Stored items
* * *

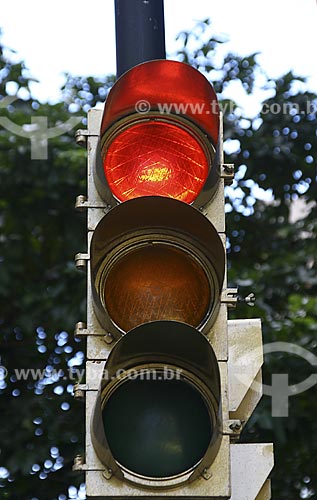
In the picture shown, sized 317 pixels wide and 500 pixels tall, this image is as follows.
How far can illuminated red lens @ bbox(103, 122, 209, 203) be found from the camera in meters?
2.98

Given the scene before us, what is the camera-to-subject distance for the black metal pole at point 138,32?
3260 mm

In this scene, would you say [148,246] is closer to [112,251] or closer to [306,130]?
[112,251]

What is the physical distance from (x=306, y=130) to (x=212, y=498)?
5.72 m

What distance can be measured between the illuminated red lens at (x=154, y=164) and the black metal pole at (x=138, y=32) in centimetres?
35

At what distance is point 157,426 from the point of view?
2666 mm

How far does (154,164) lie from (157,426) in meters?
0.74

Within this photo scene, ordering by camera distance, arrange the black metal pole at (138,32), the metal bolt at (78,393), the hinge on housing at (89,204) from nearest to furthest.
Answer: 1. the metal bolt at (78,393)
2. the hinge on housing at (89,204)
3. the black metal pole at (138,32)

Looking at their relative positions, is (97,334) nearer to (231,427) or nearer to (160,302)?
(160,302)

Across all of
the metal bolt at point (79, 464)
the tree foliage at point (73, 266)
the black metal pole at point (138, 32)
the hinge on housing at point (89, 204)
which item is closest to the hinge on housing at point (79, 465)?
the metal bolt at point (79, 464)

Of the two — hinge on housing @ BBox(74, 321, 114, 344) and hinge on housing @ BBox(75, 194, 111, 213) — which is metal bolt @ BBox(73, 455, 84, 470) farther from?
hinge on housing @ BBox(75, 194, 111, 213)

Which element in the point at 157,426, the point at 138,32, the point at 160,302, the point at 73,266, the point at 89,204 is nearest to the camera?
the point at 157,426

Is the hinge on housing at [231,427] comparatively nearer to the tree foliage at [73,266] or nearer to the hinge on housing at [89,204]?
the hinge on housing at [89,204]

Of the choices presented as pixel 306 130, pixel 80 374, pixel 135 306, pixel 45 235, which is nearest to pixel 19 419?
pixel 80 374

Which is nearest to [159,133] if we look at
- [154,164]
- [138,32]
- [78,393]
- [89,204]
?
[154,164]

* * *

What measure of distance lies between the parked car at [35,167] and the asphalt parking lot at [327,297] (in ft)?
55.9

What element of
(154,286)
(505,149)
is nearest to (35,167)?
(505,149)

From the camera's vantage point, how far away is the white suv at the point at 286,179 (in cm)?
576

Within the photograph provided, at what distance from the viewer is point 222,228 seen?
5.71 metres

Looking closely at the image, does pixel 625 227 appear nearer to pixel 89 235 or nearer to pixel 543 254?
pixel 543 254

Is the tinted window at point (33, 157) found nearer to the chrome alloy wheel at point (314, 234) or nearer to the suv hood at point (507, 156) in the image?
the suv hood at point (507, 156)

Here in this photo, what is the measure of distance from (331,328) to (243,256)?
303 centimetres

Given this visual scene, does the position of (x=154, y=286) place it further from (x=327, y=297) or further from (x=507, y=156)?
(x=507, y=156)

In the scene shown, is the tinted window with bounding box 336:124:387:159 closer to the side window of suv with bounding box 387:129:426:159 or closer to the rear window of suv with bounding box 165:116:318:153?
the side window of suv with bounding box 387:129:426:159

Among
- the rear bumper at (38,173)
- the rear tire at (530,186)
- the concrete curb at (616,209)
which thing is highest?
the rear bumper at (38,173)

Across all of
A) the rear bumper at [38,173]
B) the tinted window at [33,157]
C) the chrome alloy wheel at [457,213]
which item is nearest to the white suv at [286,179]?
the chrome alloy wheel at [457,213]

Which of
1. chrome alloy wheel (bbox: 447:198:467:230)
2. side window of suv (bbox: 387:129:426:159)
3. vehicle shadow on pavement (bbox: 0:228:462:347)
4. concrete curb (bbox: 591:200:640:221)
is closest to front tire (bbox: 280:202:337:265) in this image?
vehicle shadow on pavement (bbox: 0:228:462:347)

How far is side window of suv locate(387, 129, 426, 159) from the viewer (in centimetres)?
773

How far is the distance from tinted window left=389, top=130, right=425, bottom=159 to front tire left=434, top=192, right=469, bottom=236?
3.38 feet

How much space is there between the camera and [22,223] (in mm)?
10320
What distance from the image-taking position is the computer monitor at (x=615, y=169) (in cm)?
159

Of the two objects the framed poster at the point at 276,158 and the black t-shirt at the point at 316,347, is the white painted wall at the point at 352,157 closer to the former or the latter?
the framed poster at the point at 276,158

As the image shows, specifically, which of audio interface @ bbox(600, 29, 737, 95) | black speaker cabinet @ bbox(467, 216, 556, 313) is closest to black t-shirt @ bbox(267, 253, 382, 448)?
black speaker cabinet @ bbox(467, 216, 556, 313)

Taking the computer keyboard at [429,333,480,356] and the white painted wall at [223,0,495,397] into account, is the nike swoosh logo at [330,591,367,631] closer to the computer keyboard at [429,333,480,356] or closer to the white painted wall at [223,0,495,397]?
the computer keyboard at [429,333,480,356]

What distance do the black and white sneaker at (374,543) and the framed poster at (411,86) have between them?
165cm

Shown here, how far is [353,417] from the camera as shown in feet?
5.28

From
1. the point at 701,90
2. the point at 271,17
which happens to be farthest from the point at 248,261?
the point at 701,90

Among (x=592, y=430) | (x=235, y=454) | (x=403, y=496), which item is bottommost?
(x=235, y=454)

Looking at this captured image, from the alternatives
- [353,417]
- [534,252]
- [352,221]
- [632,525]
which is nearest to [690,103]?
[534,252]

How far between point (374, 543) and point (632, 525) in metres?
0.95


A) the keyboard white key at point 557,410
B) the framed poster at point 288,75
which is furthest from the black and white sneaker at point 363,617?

* * *

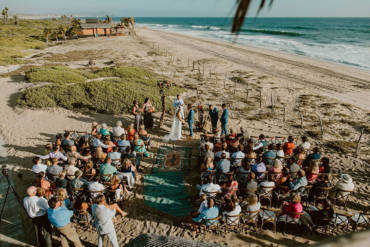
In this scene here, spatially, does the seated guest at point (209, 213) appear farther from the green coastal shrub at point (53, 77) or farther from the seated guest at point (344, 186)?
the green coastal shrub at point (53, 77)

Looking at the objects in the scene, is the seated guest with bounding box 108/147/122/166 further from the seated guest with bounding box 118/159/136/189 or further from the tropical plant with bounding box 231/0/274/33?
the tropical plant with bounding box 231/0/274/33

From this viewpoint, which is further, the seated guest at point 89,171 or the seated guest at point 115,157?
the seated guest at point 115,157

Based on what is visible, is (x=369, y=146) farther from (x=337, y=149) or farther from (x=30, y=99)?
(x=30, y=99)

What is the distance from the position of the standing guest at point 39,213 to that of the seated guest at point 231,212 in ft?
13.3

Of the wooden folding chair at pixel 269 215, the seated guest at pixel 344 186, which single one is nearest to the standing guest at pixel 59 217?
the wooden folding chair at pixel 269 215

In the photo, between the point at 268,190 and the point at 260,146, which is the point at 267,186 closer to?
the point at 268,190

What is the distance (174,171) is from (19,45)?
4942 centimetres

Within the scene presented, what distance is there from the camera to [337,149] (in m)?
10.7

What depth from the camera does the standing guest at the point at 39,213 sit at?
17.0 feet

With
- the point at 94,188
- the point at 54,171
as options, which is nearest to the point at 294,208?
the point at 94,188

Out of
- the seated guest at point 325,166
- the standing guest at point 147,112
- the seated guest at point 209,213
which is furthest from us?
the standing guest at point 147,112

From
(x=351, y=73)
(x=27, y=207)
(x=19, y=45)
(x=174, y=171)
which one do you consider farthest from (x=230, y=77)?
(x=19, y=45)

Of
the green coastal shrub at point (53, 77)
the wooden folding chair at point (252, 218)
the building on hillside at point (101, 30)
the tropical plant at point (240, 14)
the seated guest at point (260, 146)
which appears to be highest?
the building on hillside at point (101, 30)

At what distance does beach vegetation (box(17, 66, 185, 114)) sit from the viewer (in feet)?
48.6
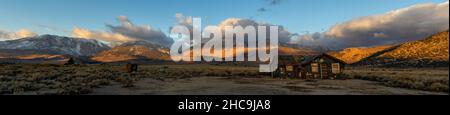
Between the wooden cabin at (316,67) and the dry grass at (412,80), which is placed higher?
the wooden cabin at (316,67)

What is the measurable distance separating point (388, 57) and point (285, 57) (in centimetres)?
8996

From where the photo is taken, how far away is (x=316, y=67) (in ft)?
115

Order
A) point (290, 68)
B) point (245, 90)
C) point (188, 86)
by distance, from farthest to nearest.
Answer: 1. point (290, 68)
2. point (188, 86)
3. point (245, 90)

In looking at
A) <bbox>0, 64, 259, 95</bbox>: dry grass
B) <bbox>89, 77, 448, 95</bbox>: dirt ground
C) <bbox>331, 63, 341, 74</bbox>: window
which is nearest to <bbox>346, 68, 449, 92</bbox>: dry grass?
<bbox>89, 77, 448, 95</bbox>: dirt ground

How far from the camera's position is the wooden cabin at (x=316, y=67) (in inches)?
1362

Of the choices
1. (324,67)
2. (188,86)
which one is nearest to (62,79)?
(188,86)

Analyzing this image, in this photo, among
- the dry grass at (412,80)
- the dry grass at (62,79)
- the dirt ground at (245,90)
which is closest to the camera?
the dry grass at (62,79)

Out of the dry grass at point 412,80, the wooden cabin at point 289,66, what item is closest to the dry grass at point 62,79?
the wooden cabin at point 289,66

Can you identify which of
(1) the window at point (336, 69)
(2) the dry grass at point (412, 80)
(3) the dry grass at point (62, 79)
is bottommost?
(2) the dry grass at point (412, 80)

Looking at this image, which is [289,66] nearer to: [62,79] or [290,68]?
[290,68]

* * *

§ **Problem details**: Collect every row above that contains the word "computer" and list those rows.

§ **Correct answer**:
What distance from the image-taking position is the computer monitor at (x=615, y=169) (in cm)?
Taking the computer keyboard at [429,333,480,356] and the white painted wall at [223,0,495,397] into account, is the nike swoosh logo at [330,591,367,631] closer to the computer keyboard at [429,333,480,356] or closer to the white painted wall at [223,0,495,397]?
the computer keyboard at [429,333,480,356]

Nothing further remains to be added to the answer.